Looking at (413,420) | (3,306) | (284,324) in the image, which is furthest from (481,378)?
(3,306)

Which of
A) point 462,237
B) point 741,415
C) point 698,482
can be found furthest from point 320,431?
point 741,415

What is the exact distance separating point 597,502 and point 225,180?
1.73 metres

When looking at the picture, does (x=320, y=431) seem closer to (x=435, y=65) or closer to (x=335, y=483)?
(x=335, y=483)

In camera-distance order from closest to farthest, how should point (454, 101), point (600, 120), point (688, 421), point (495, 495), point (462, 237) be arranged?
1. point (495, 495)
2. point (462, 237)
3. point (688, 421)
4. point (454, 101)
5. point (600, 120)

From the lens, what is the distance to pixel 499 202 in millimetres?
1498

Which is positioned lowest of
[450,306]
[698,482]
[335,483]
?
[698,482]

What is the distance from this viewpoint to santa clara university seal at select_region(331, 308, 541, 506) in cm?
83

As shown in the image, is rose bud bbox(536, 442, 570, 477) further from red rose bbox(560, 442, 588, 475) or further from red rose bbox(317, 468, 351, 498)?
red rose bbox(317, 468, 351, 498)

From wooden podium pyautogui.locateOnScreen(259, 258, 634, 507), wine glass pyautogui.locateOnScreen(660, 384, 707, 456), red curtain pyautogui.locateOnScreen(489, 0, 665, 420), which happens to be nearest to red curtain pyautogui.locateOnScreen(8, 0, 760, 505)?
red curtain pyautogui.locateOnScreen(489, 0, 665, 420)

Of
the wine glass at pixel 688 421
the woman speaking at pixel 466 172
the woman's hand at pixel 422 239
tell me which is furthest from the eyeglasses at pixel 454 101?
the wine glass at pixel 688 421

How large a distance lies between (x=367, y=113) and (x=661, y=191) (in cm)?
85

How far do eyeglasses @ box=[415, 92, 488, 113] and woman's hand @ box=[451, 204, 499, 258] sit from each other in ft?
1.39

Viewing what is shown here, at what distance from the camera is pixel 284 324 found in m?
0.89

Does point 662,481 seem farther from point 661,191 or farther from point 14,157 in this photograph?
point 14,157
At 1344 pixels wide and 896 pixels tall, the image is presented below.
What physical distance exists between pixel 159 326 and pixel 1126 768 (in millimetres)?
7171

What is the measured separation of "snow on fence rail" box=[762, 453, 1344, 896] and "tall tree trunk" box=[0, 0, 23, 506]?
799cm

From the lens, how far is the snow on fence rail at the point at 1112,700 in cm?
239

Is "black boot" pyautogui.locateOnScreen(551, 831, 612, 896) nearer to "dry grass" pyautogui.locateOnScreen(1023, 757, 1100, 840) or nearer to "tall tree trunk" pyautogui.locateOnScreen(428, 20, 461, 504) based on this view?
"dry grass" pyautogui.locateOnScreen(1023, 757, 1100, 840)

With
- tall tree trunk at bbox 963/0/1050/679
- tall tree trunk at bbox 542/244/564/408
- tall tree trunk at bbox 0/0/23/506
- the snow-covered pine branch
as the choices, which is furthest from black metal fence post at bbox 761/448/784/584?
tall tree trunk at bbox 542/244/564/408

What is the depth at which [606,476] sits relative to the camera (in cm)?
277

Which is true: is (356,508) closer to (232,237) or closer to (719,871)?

____________

- [What is asked]:
Please quote every record above exactly as it appears.

- [Task response]:
Looking at (413,420) | (3,306) | (284,324) in the image, which is furthest from (481,378)?
(3,306)

Which of
A) point 462,237
B) point 741,415
C) point 698,482
can be found furthest from point 320,431?
point 741,415

What is the exact distance separating point 597,502 and point 225,180?
1.73 metres

When looking at the picture, does (x=320, y=431) seem closer to (x=435, y=65) or closer to (x=335, y=483)?
(x=335, y=483)

In camera-distance order from closest to farthest, how should point (454, 101), point (600, 120), point (688, 421), point (495, 495), point (462, 237) be arranged?
1. point (495, 495)
2. point (462, 237)
3. point (688, 421)
4. point (454, 101)
5. point (600, 120)

From the lens, what is the distance to pixel 499 202 in millimetres?
1498

Which is positioned lowest of
[450,306]
[698,482]
[335,483]
?
[698,482]

What is the distance from this viewpoint to santa clara university seal at select_region(331, 308, 541, 506) in cm?
83

As shown in the image, is rose bud bbox(536, 442, 570, 477) further from red rose bbox(560, 442, 588, 475) or further from red rose bbox(317, 468, 351, 498)?
red rose bbox(317, 468, 351, 498)

From wooden podium pyautogui.locateOnScreen(259, 258, 634, 507), wine glass pyautogui.locateOnScreen(660, 384, 707, 456), red curtain pyautogui.locateOnScreen(489, 0, 665, 420), which happens to be nearest to red curtain pyautogui.locateOnScreen(8, 0, 760, 505)?
red curtain pyautogui.locateOnScreen(489, 0, 665, 420)

Of
the wine glass at pixel 688 421
the woman speaking at pixel 466 172
the woman's hand at pixel 422 239
tell me which is furthest from the eyeglasses at pixel 454 101?
the wine glass at pixel 688 421

How large a distance lies between (x=367, y=113) and (x=661, y=191) (in cm)?
85

How far do eyeglasses @ box=[415, 92, 488, 113] and woman's hand @ box=[451, 204, 499, 258] sit from each other in ft?
1.39

Viewing what is shown here, at what distance from the camera is pixel 284 324 found in m?
0.89

Does point 662,481 seem farther from point 661,191 or farther from point 14,157 in this photograph?
point 14,157
At 1344 pixels wide and 896 pixels tall, the image is presented below.
What physical distance exists between pixel 159 326 and pixel 1126 768 (in millimetres)?
7171

What is the measured separation of "snow on fence rail" box=[762, 453, 1344, 896] and "tall tree trunk" box=[0, 0, 23, 506]?
799cm

From the lens, how far is the snow on fence rail at the point at 1112,700 in cm?
239

Is "black boot" pyautogui.locateOnScreen(551, 831, 612, 896) nearer to "dry grass" pyautogui.locateOnScreen(1023, 757, 1100, 840) or nearer to "tall tree trunk" pyautogui.locateOnScreen(428, 20, 461, 504) based on this view?
"dry grass" pyautogui.locateOnScreen(1023, 757, 1100, 840)

With
- tall tree trunk at bbox 963/0/1050/679
- tall tree trunk at bbox 542/244/564/408
- tall tree trunk at bbox 0/0/23/506
- the snow-covered pine branch
as the choices, which is furthest from black metal fence post at bbox 761/448/784/584?
tall tree trunk at bbox 542/244/564/408

What is the depth at which [606,476] sits relative to the camera (in cm)?
277

Which is true: is (356,508) closer to (232,237) or closer to (719,871)?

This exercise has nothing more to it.